Base64 is a binary-to-text encoding scheme defined in RFC 4648 that represents binary data as a string of ASCII characters. It uses a 64-character alphabet (A-Z, a-z, 0-9, +, /) and padding with '='. Base64 is used in email attachments (MIME), data URIs in HTML/CSS, JSON Web Tokens (JWT), and HTTP Basic Authentication. The URL-safe variant replaces '+' with '-' and '/' with '_' to avoid encoding issues in URLs.
What is Base64 Encoding?
Base64 is a binary-to-text encoding scheme that converts binary data into a string of 64 printable ASCII characters: A-Z, a-z, 0-9, +, and /, plus = for padding.
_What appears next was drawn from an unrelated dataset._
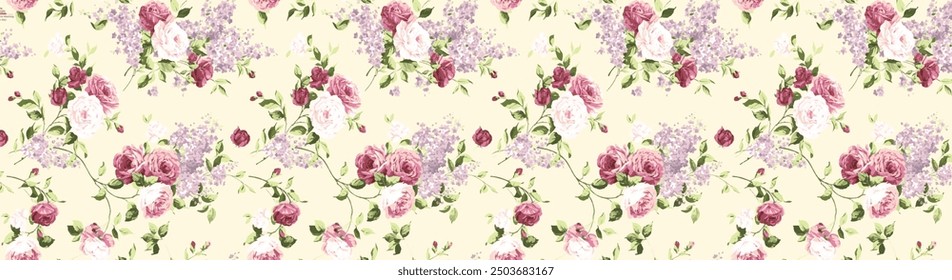 Beautiful colorful design digital textile seamless floral abstract geometric all over patterns.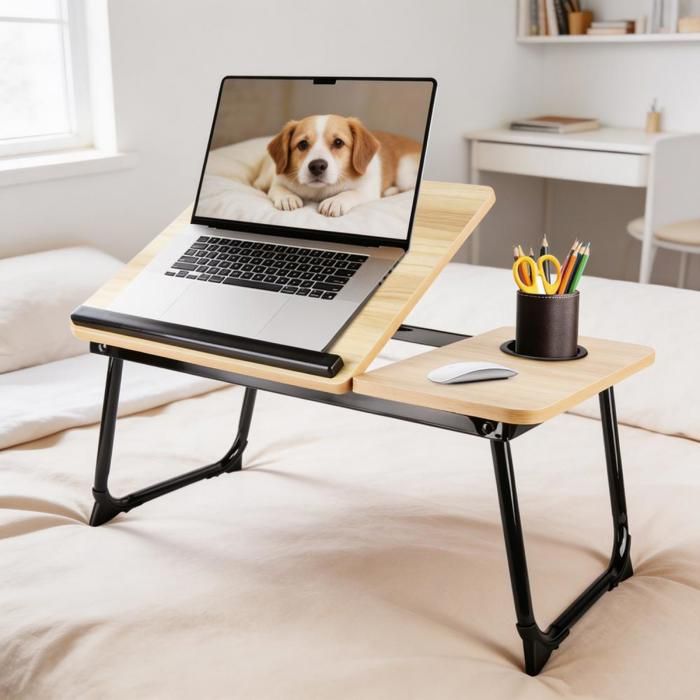 Rcynview Table de Lit Pliable Inclinable 56x33x25-41 Inclinaison réglable 5 niveaux Table dordinateur Portable avec porte-gobelet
It was originally designed to transmit binary data over protocols that only support text, like SMTP (email) or early HTTP.
The encoding works by taking groups of 3 bytes (24 bits) and splitting them into 4 groups of 6 bits. Each 6-bit group maps to one of the 64 characters. If the input length isn't a multiple of 3, padding (=) is added to the output.
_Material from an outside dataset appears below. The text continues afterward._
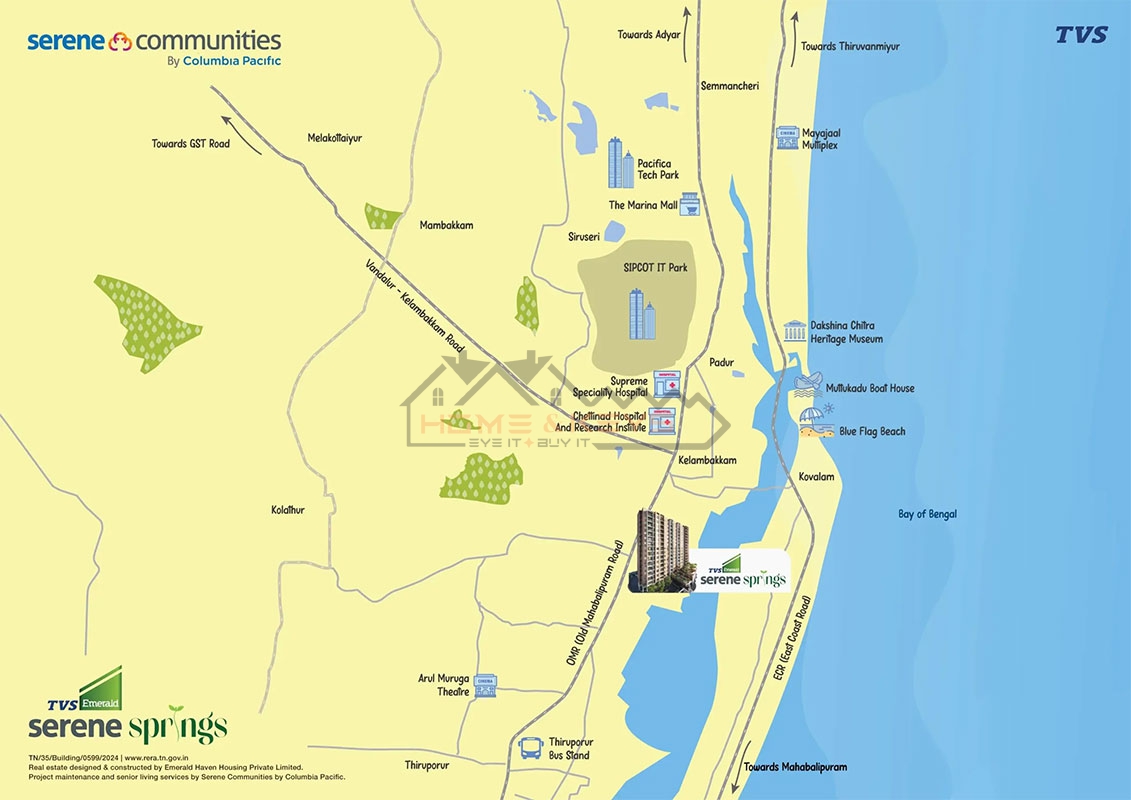 TVS Emerald Serene Springs Location Map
When should you use Base64 encoding?
Base64 is the right tool when you need to embed binary data in a text-only context:
- Data URIs — embed small images directly in HTML or CSS
- Email attachments — MIME encoding uses Base64 to attach files to emails
- JWT tokens — the header and payload of a JSON Web Token are Base64url-encoded
- HTTP Basic Auth — credentials are sent as a Base64-encoded
username:passwordstring - API payloads — binary data (files, images) sent inside JSON bodies
Base64 is not encryption. It's trivially reversible. Never use it to hide secrets or sensitive data.
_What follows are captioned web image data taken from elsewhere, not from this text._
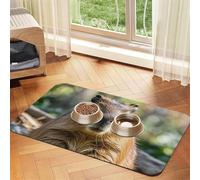 Capybara Tapis de nourriture pour chien avec yeux fermés - 30,5 x 45,7 cm - Antidérapant - Super absorbant - Passe au lave-vaisselle - Pour nourriture et eau - Joli tapis d'alimentation en caoutchouc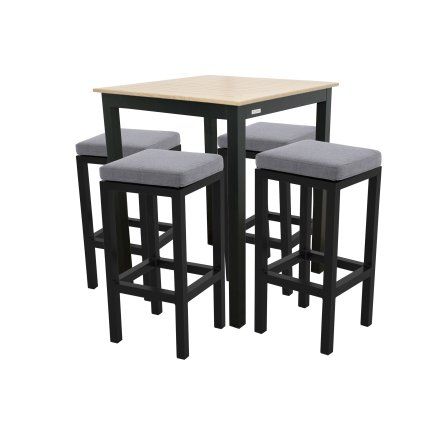 EXPERT WOOD světlý zahradní sedací souprava 4+1 antracit  Doppler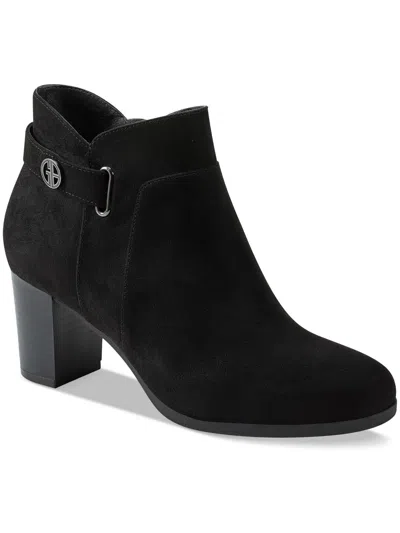 Giani Bernini Womens Faux Suede Block Heel Booties In Multi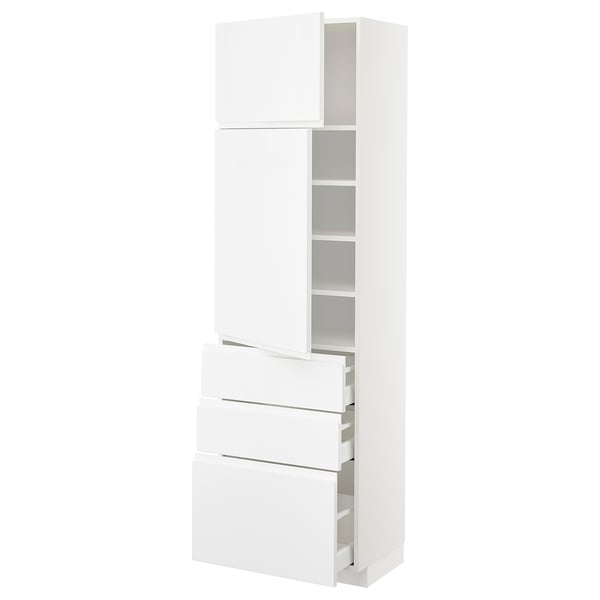 METOD / MAXIMERA Hi cab w shlvs/3 drawers/2 doors, white/Voxtorp high-gloss/white, 60x41x200 cm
What is the difference between URL-safe and standard Base64?
Standard Base64 uses + and / as two of its 64 characters, and = for padding. These characters have special meaning in URLs and filenames, which can cause issues when embedding Base64 in query strings, URL fragments, or file paths.
URL-safe Base64 (defined in RFC 4648 §5) solves this by replacing + with -, / with _, and omitting trailing = padding. This variant is used by JWT, many APIs, and anywhere Base64 appears in a URL context.